# scipy.stats.genpareto¶

scipy.stats.genpareto

A generalized Pareto continuous random variable.

Continuous random variables are defined from a standard form and may require some shape parameters to complete its specification. Any optional keyword parameters can be passed to the methods of the RV object as given below:

Parameters : x : array-like quantiles q : array-like lower or upper tail probability c : array-like shape parameters loc : array-like, optional location parameter (default=0) scale : array-like, optional scale parameter (default=1) size : int or tuple of ints, optional shape of random variates (default computed from input arguments ) moments : str, optional composed of letters [‘mvsk’] specifying which moments to compute where ‘m’ = mean, ‘v’ = variance, ‘s’ = (Fisher’s) skew and ‘k’ = (Fisher’s) kurtosis. (default=’mv’) Alternatively, the object may be called (as a function) to fix the shape, : location, and scale parameters returning a “frozen” continuous RV object: : rv = genpareto(c, loc=0, scale=1) : Frozen RV object with the same methods but holding the given shape, location, and scale fixed.

Notes

Generalized Pareto distribution

genpareto.pdf(x,c) = (1+c*x)**(-1-1/c) for c != 0, and for x >= 0 for all c, and x < 1/abs(c) for c < 0.

Examples

>>> import matplotlib.pyplot as plt
>>> numargs = genpareto.numargs
>>> [ c ] = [0.9,] * numargs
>>> rv = genpareto(c)
════════════════════
• STATED PROBLEM A
Reproduce word for word the portion of the genpareto documentation between "Generalized Pareto distribution" and "rv = genpareto(c)", inclusive.
• STATED PROBLEM B
Pick up the genpareto documentation after its final line and extend it.
════════════════════
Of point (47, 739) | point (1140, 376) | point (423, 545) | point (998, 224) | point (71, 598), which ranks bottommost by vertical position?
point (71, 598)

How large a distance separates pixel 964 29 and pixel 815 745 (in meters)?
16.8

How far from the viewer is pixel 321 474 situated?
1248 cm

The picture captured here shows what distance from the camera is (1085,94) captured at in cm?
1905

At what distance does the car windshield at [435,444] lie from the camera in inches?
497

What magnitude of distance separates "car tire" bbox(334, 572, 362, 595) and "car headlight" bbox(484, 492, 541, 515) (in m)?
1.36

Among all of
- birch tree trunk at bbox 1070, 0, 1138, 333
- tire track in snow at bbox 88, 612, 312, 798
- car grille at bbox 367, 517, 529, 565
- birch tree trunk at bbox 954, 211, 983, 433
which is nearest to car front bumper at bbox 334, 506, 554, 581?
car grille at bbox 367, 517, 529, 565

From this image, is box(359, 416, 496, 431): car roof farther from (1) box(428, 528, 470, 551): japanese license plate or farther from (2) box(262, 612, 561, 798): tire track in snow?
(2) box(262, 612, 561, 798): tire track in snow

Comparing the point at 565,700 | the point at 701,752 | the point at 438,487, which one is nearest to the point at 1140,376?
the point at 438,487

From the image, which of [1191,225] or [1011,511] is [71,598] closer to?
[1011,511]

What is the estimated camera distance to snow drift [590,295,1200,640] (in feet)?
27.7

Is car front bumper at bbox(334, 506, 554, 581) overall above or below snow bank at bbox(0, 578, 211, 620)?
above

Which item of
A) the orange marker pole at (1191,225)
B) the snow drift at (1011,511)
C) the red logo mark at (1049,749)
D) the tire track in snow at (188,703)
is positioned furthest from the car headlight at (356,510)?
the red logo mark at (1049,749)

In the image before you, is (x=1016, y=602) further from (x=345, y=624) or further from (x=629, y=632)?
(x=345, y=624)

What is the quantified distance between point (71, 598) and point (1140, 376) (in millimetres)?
════════════════════
• EXERCISE OUTPUT A
Generalized Pareto distribution

genpareto.pdf(x,c) = (1+c*x)**(-1-1/c) for c != 0, and for x >= 0 for all c, and x < 1/abs(c) for c < 0.

Examples

>>> import matplotlib.pyplot as plt
>>> numargs = genpareto.numargs
>>> [ c ] = [0.9,] * numargs
>>> rv = genpareto(c)

• EXERCISE OUTPUT B
Display frozen pdf

>>> x = np.linspace(0, np.minimum(rv.dist.b, 3))
>>> h = plt.plot(x, rv.pdf(x))

Check accuracy of cdf and ppf

>>> prb = genpareto.cdf(x, c)
>>> h = plt.semilogy(np.abs(x - genpareto.ppf(prb, c)) + 1e-20)

Random number generation

>>> R = genpareto.rvs(c, size=100)

Methods

 rvs(c, loc=0, scale=1, size=1) Random variates. pdf(x, c, loc=0, scale=1) Probability density function. cdf(x, c, loc=0, scale=1) Cumulative density function. sf(x, c, loc=0, scale=1) Survival function (1-cdf — sometimes more accurate). ppf(q, c, loc=0, scale=1) Percent point function (inverse of cdf — percentiles). isf(q, c, loc=0, scale=1) Inverse survival function (inverse of sf). stats(c, loc=0, scale=1, moments=’mv’) Mean(‘m’), variance(‘v’), skew(‘s’), and/or kurtosis(‘k’). entropy(c, loc=0, scale=1) (Differential) entropy of the RV. fit(data, c, loc=0, scale=1) Parameter estimates for generic data.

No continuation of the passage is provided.